ASSIGNED TASK
The span to repeat in the listing below runs from the line containing "Old family photograph" to the line containing "Gril rond Staub", inclusive. Repeat it exactly, and only it.

DATA EXTRACT
BEGIN

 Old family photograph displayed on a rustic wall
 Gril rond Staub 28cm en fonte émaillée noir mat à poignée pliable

END
BEGIN

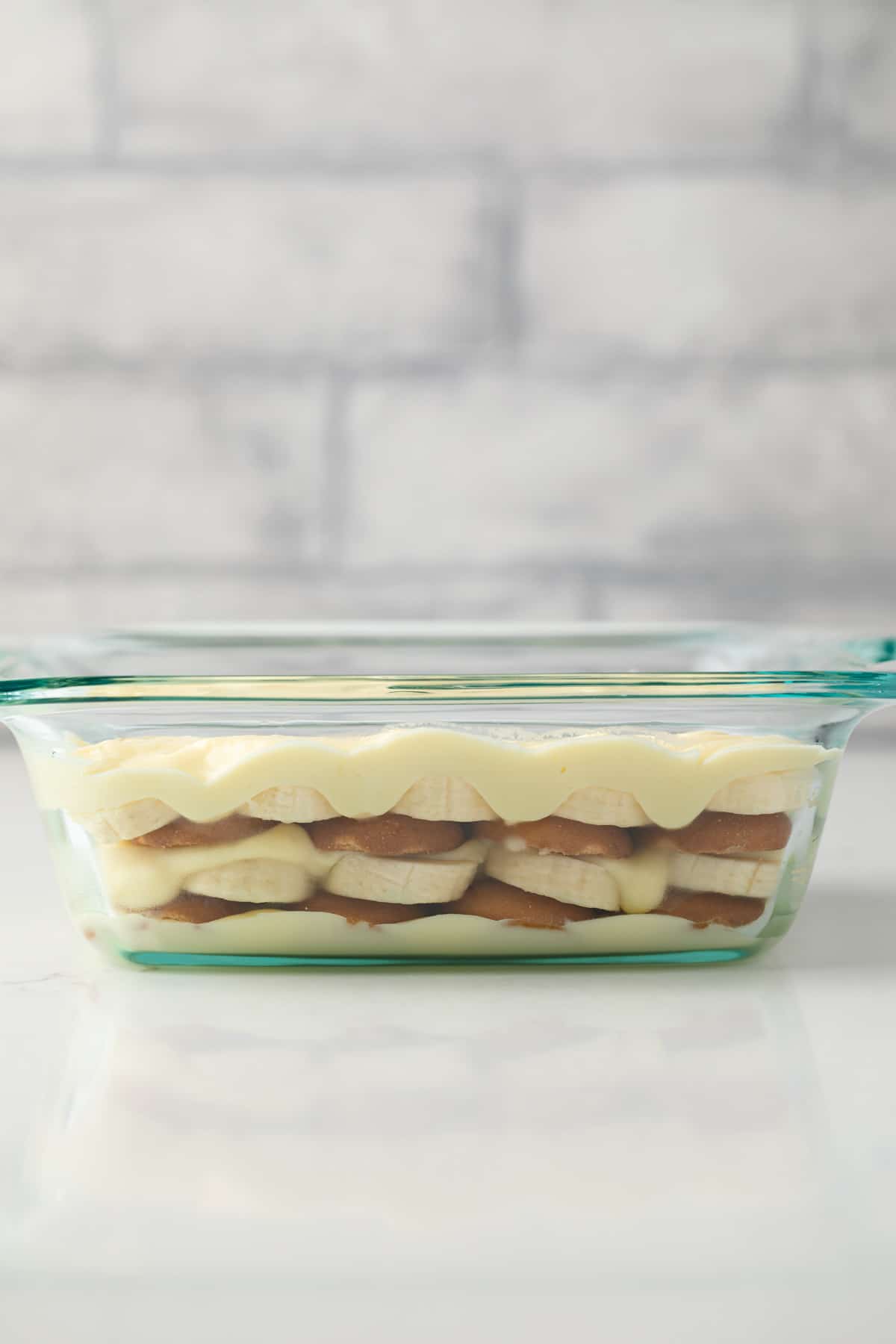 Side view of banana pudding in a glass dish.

END
BEGIN

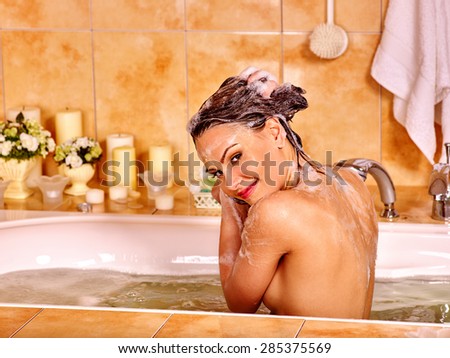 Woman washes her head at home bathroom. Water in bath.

END

YOUR RESPONSE
 Old family photograph displayed on a rustic wall
 Gril rond Staub 28cm en fonte émaillée noir mat à poignée pliable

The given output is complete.